I use Foresight Linux on my work computer. I don’t know if I’ve said it here, but I consider Foresight 2.1.0 to be one of the best releases of that distribution. I only had a few gripes: Evolution was still quirky (but that’s mostly Evolution’s fault), and Intel GMA acceleration left a lot to be desired — scrolling in applications, such as Firefox was unacceptable, and compiz was not ready yet.
Over the last month or so, Ken and the Foresight community have been quietly working on improving Foresight by bumping GNOME to version 2.26, as well as fixing issues regarding Intel GMA acceleration.
Yesterday, I noticed that someone was talking on #foresight about a bunch of package promotions to foresight.rpath.org@fl:2 which is the release “branch” of Foresight. I decided at the end of the day to log out of X.org, go to a console, and start a conary updateall in a screen session.

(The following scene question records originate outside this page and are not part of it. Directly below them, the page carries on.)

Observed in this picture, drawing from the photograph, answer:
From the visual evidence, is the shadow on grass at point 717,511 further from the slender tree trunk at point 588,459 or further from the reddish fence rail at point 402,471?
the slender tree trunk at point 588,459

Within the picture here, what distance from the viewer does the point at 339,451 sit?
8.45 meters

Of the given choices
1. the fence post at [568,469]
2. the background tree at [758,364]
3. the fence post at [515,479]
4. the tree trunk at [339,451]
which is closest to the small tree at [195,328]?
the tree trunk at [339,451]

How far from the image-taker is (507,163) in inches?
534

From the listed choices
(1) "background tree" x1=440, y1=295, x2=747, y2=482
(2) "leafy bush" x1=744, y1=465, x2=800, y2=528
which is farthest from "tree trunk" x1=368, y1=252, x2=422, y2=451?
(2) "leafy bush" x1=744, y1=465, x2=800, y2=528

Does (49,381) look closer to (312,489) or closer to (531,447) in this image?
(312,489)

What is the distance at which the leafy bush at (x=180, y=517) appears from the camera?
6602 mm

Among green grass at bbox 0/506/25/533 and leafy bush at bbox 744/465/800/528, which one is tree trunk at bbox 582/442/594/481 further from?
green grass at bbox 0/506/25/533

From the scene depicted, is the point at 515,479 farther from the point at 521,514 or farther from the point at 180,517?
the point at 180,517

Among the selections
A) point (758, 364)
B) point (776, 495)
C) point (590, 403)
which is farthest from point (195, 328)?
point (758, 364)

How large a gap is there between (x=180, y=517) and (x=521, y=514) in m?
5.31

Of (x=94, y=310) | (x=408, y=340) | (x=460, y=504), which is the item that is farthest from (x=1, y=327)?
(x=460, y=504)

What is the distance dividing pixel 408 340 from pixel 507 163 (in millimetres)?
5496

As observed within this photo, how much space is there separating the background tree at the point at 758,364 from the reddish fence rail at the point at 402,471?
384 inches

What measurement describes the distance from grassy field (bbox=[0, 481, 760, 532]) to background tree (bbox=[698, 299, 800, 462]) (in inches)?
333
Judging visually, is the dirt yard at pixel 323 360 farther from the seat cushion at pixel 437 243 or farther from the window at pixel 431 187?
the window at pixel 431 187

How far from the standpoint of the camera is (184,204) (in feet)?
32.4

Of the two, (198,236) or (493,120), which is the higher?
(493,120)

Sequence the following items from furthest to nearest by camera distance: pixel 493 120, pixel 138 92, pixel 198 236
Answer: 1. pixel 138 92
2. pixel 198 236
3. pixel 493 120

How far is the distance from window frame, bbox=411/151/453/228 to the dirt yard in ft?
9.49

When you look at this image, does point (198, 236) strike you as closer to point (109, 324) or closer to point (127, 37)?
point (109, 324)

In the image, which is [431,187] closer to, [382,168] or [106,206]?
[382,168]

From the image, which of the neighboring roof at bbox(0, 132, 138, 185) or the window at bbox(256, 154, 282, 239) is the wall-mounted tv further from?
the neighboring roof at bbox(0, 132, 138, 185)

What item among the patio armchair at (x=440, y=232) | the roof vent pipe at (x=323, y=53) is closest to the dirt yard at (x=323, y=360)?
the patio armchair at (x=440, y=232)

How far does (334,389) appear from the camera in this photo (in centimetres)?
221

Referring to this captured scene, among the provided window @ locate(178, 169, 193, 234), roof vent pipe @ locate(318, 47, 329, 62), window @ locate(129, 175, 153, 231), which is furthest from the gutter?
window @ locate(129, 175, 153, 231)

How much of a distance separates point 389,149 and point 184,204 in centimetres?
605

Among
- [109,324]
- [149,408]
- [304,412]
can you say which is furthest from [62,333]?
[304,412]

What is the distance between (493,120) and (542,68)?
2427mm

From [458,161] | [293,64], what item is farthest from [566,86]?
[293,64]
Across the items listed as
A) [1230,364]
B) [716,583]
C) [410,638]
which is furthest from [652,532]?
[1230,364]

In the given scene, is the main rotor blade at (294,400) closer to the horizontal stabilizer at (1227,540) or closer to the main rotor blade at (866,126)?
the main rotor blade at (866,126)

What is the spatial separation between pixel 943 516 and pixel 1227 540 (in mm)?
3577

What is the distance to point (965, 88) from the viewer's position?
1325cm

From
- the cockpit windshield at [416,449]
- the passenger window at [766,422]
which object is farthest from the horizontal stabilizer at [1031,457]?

This morning, I came in: no failures in the update (226 update jobs). I then rebooted the computer (just in case there was a new kernel — I didn’t bother to look).
And, lo and behold, Foresight 2.1.1 booted up. Everything just worked.
I’m not sure what all the differences are, but I do know that Intel GMA acceleration is much better now; scrolling in applications (esp. Firefox) is an order of magnitude better than on 2.1.0. Font smoothing seems crisper, also. Compiz works great; to enable it, just select “Normal” or “Extra” under the Appearance preferences applet’s new “visual effects” tab.
Only one sour note: something in the default theme from GNOME 2.24 (in Foresight 2.1.0) caused the Appearance applet to throw up Bug Buddy on the first time I switched themes. It hasn’t happened upon subsequent theme switches, so it’s probably a minor fluke.
So, kudos to Ken and the Foresight Team! I’m looking forward to the “official” release.